The egregore wants two things only.

- STIMULATION. Emotional life.
- SELF-PRESERVATION. Through asserting itself in minds of members and through spreading through converting the public.

Egregore could be seen sort of like an emotional infection. The dynamics of such groups may make no logical, intellectual sense, because they contradict themselves and can't think straight. First they crucify Jesus, then they teach his words on non-violence and then they do crusades in his name.

However it makes perfect sense in terms of subjective, positive "logic" that knows no true and false, one and zero, only self (good) and otherness (bad). The egregore only acts in its own interest - emotional stimulation and self-preservation (brainwash and spread)

The egregore is consistent in nothing but these two rules. It stimulates the hosts up to the point of death, but tries not to kill them until it can spread. Egregores are emotional parasites, they feed on emotion and if they are fed, they don't need to compete. They need regular stimulation, regular feding, regular conflict and emotion. If they don't get it, they get hungry, hungry for fellowship at first, then easy to irritate and pick a fight.

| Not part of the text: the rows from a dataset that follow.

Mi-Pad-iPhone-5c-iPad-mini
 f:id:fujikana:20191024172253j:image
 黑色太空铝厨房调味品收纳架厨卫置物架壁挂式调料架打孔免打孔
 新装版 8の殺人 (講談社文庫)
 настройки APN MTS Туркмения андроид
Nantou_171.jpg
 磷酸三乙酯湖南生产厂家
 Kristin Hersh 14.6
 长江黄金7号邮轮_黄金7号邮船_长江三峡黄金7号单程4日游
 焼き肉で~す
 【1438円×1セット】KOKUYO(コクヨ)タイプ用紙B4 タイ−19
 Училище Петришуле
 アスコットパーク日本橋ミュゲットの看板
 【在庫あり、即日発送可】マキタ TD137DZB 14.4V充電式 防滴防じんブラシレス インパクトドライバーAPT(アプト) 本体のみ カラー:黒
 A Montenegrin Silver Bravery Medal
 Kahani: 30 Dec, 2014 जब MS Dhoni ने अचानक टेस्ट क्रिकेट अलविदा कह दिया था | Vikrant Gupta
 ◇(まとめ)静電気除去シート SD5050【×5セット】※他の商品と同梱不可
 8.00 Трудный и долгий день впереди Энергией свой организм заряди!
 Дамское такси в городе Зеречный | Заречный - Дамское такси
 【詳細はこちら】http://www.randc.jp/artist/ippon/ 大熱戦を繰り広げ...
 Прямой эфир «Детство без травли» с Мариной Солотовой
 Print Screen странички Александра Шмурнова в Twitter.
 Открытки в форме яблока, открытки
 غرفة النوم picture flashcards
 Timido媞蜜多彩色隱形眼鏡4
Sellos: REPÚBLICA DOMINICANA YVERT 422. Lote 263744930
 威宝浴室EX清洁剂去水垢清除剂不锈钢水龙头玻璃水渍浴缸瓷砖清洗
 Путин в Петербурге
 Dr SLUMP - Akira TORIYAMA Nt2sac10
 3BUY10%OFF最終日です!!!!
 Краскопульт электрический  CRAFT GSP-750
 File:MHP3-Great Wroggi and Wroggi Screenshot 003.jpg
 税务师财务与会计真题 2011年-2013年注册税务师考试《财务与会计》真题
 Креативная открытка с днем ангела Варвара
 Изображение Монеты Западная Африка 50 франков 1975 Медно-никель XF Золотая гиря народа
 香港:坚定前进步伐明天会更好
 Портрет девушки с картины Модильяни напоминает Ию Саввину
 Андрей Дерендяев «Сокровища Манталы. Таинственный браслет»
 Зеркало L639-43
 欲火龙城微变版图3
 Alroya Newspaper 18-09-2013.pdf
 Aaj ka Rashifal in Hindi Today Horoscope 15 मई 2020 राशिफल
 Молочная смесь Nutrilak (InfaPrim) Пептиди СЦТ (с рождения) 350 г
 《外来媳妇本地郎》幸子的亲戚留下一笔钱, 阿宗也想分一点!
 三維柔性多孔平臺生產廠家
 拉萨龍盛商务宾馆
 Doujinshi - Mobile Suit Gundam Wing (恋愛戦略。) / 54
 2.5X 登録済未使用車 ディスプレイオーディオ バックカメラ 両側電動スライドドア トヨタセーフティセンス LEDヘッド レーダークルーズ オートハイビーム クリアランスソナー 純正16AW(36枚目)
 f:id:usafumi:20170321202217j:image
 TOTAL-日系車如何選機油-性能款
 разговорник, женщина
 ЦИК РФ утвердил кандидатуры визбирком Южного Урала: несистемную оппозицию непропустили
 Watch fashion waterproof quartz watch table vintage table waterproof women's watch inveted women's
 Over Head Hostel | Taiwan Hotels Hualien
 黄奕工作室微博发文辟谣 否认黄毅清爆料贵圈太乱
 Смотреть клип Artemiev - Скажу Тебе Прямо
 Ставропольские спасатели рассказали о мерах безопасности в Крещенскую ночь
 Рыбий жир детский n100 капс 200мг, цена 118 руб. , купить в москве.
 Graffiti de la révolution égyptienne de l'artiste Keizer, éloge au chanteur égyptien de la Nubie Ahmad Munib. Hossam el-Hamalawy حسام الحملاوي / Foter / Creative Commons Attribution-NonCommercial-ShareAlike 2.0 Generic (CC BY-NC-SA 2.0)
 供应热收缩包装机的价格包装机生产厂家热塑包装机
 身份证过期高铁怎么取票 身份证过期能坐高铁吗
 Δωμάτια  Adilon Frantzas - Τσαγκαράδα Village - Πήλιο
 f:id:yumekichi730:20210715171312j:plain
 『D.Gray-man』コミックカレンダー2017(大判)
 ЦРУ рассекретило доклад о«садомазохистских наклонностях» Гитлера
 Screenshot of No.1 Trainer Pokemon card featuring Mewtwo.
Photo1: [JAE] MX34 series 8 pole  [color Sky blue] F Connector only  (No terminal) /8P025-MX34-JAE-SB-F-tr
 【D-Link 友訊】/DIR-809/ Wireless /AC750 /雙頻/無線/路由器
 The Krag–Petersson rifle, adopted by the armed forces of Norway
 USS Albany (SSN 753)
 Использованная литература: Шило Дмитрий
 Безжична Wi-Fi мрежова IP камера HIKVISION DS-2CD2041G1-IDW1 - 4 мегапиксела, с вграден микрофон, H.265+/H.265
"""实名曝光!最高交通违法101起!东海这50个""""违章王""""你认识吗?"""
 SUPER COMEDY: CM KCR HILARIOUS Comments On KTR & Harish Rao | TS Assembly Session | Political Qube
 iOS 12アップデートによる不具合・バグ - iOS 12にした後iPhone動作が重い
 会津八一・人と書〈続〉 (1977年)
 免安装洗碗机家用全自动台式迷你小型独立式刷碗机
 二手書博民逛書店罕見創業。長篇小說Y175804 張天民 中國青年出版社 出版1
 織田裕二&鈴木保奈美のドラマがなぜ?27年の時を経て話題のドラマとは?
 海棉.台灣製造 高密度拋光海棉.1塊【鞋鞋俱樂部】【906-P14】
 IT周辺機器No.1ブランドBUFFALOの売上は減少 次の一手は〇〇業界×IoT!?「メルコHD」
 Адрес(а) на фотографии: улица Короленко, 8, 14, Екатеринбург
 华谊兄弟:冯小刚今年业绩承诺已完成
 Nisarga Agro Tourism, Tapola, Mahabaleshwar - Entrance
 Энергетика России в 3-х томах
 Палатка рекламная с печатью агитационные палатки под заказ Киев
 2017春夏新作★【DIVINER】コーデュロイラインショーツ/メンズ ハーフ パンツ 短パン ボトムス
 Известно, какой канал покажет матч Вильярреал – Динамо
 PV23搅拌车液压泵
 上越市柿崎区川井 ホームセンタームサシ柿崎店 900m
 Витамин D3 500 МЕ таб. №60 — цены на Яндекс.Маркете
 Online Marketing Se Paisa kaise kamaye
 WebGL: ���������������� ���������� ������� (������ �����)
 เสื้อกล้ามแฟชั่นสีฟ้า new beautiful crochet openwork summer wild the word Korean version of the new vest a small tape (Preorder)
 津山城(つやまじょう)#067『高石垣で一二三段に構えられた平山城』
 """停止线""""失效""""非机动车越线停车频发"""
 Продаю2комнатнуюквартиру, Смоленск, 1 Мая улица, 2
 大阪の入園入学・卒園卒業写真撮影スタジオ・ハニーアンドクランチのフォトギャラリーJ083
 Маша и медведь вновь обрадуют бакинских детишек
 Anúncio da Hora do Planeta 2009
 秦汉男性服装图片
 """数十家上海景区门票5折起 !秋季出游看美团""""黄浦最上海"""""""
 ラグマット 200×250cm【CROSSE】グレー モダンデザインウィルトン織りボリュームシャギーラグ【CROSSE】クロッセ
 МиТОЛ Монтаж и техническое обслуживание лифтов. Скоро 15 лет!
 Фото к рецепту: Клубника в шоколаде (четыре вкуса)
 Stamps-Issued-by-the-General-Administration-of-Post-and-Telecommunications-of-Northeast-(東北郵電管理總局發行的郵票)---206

They may even tolerate a colony of lesser delusions as bottom feeders in the group, they also provide some stimulation. But big egregores with their own groups, they compete fiercely. The only reason to unite is against something that is a foreign, stronger egregore or not an egregore at all, not emotional at all. Atheism - non-tribalism, for example. They sure hate each other, but they hate non-believers more. There is a saying, when a smart man appears, all idiots will unite against him.




In many ways, egregore infection is like a viral infection. People get into a sect, they believe it, they pay it. It sucks, they suffer, they see what an emotional bullshit it is, they get out of it and they get wiser. They get immune to that particular kind of emotional hocus pocus.

Egregores are not benign as our history shows, but they usually know when to stop. Things can get ugly, but egregores invented moderate religion, even if the book is not moderate. That does not matter at all, egregores are emotional, objective logic has no meaning. The believer himself can not justify that, but it makes perfect sense if the egregore is in a situation favorable to have near monopoly on people, so they can afford to oppress them peacefully (Catholics), while smaller groups need to be more aggressive to have any staying power (Westboro Baptist Church).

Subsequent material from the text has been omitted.